> **Exercise**
Scan the entries that follow and copy out every line containing "genus".

> **Dataset entries**
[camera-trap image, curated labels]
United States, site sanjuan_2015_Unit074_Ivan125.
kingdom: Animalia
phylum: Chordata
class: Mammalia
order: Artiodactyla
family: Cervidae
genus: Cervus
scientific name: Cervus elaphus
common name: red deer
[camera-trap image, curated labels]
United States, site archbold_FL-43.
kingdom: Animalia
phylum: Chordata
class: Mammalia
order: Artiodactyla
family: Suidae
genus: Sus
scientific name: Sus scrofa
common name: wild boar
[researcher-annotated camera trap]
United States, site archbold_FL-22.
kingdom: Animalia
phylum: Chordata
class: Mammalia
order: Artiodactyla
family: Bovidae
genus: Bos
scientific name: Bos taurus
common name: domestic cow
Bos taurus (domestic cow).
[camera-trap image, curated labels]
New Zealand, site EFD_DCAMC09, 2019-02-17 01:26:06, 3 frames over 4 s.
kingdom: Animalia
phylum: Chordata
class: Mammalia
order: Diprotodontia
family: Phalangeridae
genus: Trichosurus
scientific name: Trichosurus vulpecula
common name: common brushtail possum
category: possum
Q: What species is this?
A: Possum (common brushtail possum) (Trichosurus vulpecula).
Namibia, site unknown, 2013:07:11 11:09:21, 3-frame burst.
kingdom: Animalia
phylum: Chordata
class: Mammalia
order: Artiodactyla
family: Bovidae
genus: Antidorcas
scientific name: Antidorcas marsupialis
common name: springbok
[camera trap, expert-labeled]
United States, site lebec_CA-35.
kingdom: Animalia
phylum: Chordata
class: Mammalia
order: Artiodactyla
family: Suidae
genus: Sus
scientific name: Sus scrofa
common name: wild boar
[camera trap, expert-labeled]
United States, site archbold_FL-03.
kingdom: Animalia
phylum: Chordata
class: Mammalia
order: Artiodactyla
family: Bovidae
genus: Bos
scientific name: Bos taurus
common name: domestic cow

> **Finished exercise**
genus: Cervus
genus: Sus
genus: Bos
genus: Trichosurus
genus: Antidorcas
genus: Sus
genus: Bos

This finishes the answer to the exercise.